This cause is affirmed in part, reversed in part, and remanded for further proceedings in accordance with this opinion.
It is, therefore, ordered that appellant and appellee shall pay their own costs herein taxed.
It is ordered that a special mandate be sent to said court to carry this judgment into execution.
A certified copy of this entry shall constitute the mandate pursuant to Rule 27 of the Rules of Appellate Procedure.
TIMOTHY E. McMONAGLE, J., CONCURS MICHAEL J. CORRIGAN, J., DISSENTS,(See Dissenting Opinion).
The magistrate's reading of the law omits the alternative means by which defendant could have qualified as a creditor under the first clause of the statute. The first clause states that a creditor is either a person who extends credit with over four installments or one who charges afinance charge for extending credit. The buyer clearly asserts that the unexplained charge of $19.00 is a finance charge. This charge qualifies the seller as a creditor according to the statute.
The dissent ignores this mistake and concludes that because "[t]he trial court already has extensively addressed the issue and determined that TILA regulations were not, in fact, applicable to this transaction[,]" the appeals court has no business correcting the trial court. On the contrary, the fundamental purpose of the appellate court is to correct such mistakes of law. The dissent ignores the fact that the trial court's decision was predicated on a misinterpretation of the law. A significant misinterpretation of the law which directly affects the outcome of the case, moreover, qualifies as an abuse of discretion, contrary to the dissent's opinion. (Emphasis added).

§ **Dataset extract**:
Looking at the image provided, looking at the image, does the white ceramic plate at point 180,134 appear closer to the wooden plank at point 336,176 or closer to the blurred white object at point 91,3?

§ **Objective**: Translate this sentence from the court opinion into Spanish: "It is ordered that a special mandate be sent to said court to carry this judgment into execution." The material has nothing to do with the court opinion.

§ **Result below**: Se ordena que se envíe un mandato especial a dicho tribunal para llevar a ejecución esta sentencia.